Andres lived in Caracas, but the security situation in his neighborhood had become terrible. Traffic was awful. Blackouts were starting to become common by 2010. All the advantages and services of the capital gradually were outweighed by the risks, the lines, the prices and the time wasted. Life in the city became a constant fight over resources. By 2012 Andres decided that it was not worth it. He moved to his parents old house in Los Roques. It was a small tourist town, more expensive than Caracas, but safe and well supplied. The 6-hour ferry from La Guaira to Gran Roque had always seemed a huge inconvenience to Andres when he had vacationed there in his youth, but now that ferry and that distance became the best filter. Most of the big city problems were left behind as soon as you got on the boat. You could even pay in dollars at most places in Los Roques. Thanks to international tourism the attitude was completely different. Even police corruption was almost completely absent, apparently the town leaders and businesses knew not to kill the goose that lays the golden eggs. Politics and violence? When the streets of Caracas burned in 2013 and again in 2016, 2018, 2020, 2024... when the pro-regime biker gangs roamed the streets of the capital... Andres only heard about it online. Los Roques was quiet, calm, peaceful. Electricity and fuel were never in short supply at his new home. It was not long before some of his friends and relatives, who had sometimes visited, decided to move there with him. It's not as if their jobs in Caracas were paying much anyway. A job serving cocktails for USD at Posada Caracol paid much better than being a teacher at a public school in Caracas paid in VES.
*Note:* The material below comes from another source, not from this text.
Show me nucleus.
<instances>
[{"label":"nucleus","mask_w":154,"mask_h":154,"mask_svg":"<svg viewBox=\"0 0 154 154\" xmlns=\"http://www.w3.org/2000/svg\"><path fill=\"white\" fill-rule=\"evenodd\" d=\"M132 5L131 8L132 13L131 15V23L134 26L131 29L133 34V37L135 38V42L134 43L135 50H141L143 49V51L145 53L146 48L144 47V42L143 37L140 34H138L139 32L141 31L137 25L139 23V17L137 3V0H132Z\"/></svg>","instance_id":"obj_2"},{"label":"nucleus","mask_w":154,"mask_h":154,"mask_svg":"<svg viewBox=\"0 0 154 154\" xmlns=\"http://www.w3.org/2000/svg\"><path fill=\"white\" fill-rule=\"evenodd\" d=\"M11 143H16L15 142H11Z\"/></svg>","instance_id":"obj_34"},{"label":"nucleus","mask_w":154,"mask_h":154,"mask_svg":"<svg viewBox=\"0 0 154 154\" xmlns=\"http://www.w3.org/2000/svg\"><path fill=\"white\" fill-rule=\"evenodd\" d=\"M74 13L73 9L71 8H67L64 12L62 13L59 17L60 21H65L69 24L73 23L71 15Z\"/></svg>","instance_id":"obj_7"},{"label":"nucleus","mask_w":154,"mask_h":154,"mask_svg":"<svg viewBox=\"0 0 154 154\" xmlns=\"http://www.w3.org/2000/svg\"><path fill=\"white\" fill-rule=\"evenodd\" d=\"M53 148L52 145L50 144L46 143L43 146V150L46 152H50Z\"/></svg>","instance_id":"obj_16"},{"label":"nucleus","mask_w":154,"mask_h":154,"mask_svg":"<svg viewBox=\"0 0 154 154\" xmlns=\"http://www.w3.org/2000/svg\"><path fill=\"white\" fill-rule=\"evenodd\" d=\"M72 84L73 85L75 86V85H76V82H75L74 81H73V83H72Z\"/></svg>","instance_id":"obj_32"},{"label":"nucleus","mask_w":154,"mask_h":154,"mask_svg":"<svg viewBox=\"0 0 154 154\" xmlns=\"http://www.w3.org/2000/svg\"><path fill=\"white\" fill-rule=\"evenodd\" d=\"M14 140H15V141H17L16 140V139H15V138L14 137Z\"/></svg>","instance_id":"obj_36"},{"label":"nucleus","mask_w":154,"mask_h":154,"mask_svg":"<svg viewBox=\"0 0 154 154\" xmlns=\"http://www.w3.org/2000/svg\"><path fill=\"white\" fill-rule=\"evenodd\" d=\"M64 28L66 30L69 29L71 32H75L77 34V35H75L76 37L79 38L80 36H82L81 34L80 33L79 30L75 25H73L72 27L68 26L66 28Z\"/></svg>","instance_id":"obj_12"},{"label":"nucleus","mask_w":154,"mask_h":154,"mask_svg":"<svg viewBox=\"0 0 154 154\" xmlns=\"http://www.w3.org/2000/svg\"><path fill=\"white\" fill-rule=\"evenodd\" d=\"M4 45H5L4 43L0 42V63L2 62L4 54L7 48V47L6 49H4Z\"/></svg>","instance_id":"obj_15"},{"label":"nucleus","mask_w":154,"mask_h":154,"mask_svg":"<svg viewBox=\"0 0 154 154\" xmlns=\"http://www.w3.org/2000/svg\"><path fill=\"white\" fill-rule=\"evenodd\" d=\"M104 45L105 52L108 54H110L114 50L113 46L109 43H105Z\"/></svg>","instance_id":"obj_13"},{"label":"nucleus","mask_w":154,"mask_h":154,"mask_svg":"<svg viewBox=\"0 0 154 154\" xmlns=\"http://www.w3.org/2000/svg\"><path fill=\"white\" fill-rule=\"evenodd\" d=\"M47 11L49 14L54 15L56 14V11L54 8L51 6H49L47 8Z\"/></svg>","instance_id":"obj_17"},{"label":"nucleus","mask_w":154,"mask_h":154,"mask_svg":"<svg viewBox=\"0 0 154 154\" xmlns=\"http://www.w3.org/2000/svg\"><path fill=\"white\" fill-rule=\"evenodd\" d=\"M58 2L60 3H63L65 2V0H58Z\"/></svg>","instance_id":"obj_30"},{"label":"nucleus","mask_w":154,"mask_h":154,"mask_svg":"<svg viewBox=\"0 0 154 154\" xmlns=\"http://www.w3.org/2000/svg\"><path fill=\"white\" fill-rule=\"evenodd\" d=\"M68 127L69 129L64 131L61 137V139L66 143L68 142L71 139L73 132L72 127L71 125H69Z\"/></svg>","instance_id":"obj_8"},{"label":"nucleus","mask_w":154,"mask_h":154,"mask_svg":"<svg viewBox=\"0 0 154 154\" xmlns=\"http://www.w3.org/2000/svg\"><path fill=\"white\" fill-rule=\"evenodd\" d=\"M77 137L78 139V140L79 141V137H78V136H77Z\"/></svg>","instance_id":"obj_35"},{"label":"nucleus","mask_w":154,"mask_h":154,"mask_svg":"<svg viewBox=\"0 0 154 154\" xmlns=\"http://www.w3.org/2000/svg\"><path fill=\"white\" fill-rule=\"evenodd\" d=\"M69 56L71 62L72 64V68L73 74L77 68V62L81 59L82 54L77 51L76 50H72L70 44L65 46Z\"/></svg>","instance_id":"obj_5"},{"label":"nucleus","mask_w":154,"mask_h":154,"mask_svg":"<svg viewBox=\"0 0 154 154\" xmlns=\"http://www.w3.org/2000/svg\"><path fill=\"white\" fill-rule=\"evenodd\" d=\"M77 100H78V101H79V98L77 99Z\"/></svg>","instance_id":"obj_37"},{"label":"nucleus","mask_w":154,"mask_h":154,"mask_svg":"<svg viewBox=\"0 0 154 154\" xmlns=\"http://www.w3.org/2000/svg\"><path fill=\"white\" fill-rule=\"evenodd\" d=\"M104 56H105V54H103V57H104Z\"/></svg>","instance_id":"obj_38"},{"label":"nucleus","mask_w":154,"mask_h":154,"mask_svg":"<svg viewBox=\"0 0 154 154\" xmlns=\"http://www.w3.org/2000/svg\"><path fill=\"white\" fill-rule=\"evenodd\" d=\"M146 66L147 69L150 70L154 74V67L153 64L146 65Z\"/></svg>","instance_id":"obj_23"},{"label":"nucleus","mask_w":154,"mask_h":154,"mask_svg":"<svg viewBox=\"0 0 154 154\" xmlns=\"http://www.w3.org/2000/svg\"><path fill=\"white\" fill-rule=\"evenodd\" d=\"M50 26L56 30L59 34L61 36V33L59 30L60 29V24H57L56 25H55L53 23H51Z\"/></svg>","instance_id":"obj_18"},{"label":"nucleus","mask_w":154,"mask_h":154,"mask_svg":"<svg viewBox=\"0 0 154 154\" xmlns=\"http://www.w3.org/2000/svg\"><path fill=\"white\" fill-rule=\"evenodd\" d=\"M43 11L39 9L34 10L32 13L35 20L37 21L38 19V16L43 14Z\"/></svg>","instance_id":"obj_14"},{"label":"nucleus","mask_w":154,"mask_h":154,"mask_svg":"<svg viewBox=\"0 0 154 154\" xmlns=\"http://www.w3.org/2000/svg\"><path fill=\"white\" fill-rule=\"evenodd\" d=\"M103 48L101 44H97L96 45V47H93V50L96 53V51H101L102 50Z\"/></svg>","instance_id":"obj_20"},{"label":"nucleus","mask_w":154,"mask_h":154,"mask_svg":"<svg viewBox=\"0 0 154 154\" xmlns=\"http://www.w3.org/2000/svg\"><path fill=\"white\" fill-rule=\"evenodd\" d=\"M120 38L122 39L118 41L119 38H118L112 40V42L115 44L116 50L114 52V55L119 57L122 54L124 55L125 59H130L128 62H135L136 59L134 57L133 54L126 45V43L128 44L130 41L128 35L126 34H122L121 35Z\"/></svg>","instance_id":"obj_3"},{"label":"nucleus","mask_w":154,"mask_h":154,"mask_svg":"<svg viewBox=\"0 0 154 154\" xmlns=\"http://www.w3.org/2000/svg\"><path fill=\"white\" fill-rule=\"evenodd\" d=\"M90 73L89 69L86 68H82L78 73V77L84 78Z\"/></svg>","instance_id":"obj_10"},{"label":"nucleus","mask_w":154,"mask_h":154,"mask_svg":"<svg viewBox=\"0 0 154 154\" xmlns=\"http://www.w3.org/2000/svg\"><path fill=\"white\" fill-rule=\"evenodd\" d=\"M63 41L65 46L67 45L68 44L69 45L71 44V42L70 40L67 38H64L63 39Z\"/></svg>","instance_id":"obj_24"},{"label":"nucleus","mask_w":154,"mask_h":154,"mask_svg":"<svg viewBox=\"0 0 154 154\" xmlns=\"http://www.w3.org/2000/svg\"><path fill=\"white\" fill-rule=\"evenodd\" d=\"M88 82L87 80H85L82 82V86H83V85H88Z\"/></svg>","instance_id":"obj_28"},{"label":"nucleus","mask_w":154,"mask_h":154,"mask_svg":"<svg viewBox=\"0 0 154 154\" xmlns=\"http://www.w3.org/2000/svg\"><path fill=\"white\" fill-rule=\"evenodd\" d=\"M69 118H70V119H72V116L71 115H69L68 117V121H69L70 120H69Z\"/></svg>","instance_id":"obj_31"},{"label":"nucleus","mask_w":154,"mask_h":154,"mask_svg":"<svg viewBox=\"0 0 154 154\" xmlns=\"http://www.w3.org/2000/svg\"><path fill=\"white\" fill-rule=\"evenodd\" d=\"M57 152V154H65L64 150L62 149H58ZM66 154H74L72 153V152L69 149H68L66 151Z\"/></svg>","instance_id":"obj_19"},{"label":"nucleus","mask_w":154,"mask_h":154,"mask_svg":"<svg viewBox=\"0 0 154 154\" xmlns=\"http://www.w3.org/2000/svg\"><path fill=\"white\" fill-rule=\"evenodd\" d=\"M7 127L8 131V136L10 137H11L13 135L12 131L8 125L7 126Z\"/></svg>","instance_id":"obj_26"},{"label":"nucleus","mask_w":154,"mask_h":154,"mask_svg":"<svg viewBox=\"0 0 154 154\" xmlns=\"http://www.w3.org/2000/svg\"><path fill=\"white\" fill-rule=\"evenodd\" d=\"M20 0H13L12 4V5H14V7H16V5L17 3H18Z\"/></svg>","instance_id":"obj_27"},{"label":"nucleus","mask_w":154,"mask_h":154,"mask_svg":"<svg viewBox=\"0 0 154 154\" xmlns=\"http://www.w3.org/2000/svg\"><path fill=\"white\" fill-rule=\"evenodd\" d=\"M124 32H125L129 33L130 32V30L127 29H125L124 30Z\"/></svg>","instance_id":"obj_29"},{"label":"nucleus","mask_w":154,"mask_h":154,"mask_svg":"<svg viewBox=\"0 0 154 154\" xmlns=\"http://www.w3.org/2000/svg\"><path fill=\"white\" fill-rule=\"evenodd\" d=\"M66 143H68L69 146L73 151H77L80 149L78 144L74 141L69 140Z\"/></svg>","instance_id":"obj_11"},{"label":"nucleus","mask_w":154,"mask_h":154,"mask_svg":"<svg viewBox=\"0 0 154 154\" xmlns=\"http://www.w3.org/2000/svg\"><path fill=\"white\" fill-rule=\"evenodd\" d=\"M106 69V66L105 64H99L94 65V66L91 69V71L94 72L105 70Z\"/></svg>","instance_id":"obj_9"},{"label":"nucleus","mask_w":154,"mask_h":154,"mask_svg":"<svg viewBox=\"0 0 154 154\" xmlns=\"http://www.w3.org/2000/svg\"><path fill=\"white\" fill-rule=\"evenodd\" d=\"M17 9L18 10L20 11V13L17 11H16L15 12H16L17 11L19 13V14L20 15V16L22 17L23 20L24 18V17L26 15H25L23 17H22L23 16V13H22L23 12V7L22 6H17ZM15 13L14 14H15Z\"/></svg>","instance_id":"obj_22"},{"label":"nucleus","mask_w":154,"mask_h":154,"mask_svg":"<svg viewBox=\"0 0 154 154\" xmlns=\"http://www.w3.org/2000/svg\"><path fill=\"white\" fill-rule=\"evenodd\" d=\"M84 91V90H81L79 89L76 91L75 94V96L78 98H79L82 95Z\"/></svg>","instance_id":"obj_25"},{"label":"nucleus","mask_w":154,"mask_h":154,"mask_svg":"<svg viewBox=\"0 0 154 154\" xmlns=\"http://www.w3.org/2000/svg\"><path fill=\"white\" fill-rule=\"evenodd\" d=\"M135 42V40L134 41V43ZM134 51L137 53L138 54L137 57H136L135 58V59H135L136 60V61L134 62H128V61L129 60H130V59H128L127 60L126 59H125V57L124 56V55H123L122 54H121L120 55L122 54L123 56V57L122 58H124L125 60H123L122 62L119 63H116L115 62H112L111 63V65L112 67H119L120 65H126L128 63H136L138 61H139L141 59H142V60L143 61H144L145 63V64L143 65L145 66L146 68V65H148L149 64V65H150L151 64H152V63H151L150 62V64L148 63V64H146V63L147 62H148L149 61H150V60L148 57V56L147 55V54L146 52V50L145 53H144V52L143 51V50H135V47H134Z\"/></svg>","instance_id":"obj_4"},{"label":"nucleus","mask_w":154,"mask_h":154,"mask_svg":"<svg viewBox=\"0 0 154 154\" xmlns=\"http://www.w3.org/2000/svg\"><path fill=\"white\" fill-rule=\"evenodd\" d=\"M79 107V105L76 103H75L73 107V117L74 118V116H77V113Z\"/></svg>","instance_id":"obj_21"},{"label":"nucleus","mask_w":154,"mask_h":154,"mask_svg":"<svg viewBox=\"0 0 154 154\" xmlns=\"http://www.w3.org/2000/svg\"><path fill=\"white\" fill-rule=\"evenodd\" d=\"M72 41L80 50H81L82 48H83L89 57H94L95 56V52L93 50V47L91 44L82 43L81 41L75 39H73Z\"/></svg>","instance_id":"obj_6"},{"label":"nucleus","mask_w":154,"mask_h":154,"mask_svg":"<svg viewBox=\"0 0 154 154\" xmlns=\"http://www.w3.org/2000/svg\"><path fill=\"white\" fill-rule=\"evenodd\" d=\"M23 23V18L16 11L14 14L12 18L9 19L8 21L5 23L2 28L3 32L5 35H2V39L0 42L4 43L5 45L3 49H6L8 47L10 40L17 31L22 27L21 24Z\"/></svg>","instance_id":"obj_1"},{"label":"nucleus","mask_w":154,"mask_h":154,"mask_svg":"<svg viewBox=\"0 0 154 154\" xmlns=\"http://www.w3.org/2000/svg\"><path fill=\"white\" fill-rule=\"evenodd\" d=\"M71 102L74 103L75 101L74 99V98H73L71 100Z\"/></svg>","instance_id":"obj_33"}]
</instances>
Andres could help his friends get these jobs, because he had been part of the community for years. He knew the hotel and restaurant owners. His recommendation was worth something.
It's not the full story and the situation in Venezuela is still far from becoming anything that we would consider normal, but I hope that it helps illustrate how important privacy, distance, self-reliance and community can be when we find ourselves in a situation like this.